Jean Studer s’est félicité de ce que «la Suisse ait résisté à la crise de ces 12 dernières années et que la politique monétaire non-conventionnelle reste appropriée ». Le taux d’intérêt appliqué aux avoirs à vue détenus à la BNS est fixé à – 0,75%. La BNS a ainsi permis à la Suisse de maintenir le cap grâce à sa politique de taux négatifs, mais au détriment des épargnants et de leur futur pouvoir d’achat.

Thomas Jordan, Président de la direction générale, observait par ailleurs que «les taux négatifs de la BNS pénalisent les performances des banques, des fonds de pension et de nombreux produits d'épargne». Cette politique a également favorisé des investissements immobiliers irréfléchis (dans une logique de financement bon marché) et élevé le niveau des prix des biens immobiliers, ce qu’Andréa Maechler, membre de la direction générale a justement souligné: «Les prix montent, le taux de vacance immobilière monte, cela crée un certain niveau de risque de correction des prix». Lorsque les taux redeviendront positifs, le marché hypothécaire pourrait imploser. Et les emprunts contractés, alors que le loyer de l’argent se renchérit, deviendront plus difficiles à rembourser. Est-ce cohérent avec le mandat de stabilité financière de la BNS?

L’institut monétaire reste déterminé
et exclut un retour rapide des taux positifs.

Les membres de la BNS sont lucides quant aux effets néfastes des taux négatifs. Mais pour l’instant, l’institut monétaire reste déterminé et exclut un retour rapide des taux positifs. Selon certains analystes, elle ne normalisera pas sa politique monétaire avant 2020. D’autant plus qu’elle reste dépendante des décisions de la Banque Centrale Européenne (BCE). Selon Irina Martin, économiste à la Banque Migros: «Il est très improbable que la BNS relève ses taux avant la BCE afin de ne pas rendre le franc plus attrayant par rapport à l’euro». Depuis décembre 2018, le franc s’est légèrement déprécié en valeur pondérée par le commerce extérieur. Mais à quel prix?

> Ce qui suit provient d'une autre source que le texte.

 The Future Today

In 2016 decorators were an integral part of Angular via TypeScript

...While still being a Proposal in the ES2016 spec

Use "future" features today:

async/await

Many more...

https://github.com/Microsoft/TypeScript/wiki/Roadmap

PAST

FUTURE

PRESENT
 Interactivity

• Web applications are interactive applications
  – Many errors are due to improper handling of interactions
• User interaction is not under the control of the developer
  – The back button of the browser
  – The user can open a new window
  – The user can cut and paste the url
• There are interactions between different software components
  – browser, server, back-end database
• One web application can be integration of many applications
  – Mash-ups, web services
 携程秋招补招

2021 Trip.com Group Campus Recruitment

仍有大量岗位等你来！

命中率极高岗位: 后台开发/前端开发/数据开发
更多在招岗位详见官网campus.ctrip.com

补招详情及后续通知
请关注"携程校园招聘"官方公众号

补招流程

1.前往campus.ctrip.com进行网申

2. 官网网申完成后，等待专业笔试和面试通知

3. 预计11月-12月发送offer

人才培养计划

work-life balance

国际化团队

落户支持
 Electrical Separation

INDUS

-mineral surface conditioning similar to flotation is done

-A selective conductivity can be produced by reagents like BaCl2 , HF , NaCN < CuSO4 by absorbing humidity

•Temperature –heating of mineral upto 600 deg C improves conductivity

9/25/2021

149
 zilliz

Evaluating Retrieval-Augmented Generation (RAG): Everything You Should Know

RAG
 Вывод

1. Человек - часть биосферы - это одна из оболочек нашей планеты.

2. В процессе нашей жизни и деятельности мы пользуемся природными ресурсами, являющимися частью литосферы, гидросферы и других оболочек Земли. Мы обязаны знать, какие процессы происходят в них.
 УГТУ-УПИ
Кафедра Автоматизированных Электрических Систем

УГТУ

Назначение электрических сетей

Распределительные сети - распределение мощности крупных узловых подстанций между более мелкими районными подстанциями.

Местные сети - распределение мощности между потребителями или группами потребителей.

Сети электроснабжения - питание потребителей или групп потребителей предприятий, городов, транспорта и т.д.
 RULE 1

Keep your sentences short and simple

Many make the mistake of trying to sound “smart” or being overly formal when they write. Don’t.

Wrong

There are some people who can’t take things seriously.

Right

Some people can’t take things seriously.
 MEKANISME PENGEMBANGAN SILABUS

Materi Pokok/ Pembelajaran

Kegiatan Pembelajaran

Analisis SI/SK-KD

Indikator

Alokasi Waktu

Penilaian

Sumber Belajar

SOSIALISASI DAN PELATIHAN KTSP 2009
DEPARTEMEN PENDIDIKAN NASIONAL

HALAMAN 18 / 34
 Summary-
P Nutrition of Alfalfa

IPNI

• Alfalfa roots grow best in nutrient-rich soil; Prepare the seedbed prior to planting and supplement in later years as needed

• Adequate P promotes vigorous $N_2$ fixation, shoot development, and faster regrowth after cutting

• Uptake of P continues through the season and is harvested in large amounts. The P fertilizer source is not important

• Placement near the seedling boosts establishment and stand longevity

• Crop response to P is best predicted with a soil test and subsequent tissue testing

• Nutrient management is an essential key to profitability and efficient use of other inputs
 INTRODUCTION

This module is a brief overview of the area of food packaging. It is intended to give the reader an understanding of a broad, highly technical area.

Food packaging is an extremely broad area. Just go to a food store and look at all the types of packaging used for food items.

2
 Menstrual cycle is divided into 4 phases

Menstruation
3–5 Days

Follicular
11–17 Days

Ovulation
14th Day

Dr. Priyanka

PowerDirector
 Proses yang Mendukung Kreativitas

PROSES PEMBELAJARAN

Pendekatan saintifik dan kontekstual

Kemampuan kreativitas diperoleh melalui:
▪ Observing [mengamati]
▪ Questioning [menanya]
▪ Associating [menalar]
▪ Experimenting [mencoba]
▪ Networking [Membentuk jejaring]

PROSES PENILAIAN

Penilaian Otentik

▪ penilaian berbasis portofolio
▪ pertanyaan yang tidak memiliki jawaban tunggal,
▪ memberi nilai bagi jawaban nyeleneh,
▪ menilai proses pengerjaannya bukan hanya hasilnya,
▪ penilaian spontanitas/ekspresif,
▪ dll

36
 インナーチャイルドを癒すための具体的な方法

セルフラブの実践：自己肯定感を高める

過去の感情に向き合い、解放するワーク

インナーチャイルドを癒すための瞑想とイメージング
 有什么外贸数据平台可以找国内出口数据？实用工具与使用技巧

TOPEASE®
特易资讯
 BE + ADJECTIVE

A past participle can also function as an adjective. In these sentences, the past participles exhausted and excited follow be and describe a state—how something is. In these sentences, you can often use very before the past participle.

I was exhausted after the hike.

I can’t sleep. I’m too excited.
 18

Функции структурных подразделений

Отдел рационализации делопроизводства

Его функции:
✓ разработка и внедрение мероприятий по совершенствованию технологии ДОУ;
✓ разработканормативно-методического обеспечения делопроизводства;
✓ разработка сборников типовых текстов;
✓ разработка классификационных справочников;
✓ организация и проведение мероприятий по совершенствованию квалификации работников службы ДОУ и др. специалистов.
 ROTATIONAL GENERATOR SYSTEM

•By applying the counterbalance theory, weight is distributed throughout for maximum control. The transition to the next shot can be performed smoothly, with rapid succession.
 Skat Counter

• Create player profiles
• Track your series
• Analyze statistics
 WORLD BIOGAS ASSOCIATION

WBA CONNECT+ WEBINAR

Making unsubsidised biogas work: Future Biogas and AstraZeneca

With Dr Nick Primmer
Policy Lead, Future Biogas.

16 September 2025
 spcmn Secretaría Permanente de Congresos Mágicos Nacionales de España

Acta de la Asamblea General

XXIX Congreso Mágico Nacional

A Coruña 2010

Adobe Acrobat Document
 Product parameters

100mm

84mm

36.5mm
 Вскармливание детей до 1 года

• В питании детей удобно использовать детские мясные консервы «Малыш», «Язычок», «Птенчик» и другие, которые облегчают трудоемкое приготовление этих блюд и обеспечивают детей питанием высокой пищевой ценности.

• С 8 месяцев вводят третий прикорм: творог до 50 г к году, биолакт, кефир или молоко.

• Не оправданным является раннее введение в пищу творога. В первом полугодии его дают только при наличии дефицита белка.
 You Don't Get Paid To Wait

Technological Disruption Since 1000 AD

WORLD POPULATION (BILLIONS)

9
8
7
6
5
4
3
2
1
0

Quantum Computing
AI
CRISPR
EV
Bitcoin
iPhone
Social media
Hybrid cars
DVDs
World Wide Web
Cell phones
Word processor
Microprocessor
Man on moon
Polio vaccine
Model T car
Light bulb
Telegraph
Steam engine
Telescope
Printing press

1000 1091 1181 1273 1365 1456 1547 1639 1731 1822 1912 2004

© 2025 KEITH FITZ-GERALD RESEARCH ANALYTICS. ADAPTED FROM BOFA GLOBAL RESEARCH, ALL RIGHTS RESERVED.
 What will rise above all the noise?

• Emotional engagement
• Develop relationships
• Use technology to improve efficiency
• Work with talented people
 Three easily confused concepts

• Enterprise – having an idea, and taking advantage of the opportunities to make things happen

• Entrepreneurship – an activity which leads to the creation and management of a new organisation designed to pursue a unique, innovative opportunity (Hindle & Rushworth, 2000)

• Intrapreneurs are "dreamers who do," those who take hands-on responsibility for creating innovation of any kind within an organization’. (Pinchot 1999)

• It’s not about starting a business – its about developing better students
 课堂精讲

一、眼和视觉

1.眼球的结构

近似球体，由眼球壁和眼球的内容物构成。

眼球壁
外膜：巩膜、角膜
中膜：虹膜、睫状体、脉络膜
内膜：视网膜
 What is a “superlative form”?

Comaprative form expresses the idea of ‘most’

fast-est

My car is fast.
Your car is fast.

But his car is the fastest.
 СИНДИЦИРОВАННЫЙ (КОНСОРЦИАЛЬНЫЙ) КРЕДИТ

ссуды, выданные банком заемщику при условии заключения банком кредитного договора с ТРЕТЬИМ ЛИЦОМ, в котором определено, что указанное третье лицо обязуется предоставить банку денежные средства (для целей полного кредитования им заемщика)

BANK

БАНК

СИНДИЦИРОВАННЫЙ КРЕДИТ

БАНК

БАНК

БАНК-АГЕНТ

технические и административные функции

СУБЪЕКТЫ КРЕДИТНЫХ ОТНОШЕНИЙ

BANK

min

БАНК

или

Le grand défi de la BNS sera donc de sortir de sa politique de taux négatifs en limitant la casse. Selon Jean-Paul Jeckelmann, CIO de la Banque Bonhôte, «avec un bilan de cette importance, des petits mouvements de 10% auront de gros effets. Cela pourrait créer aussi bien des secousses sur les marchés que des pressions politiques».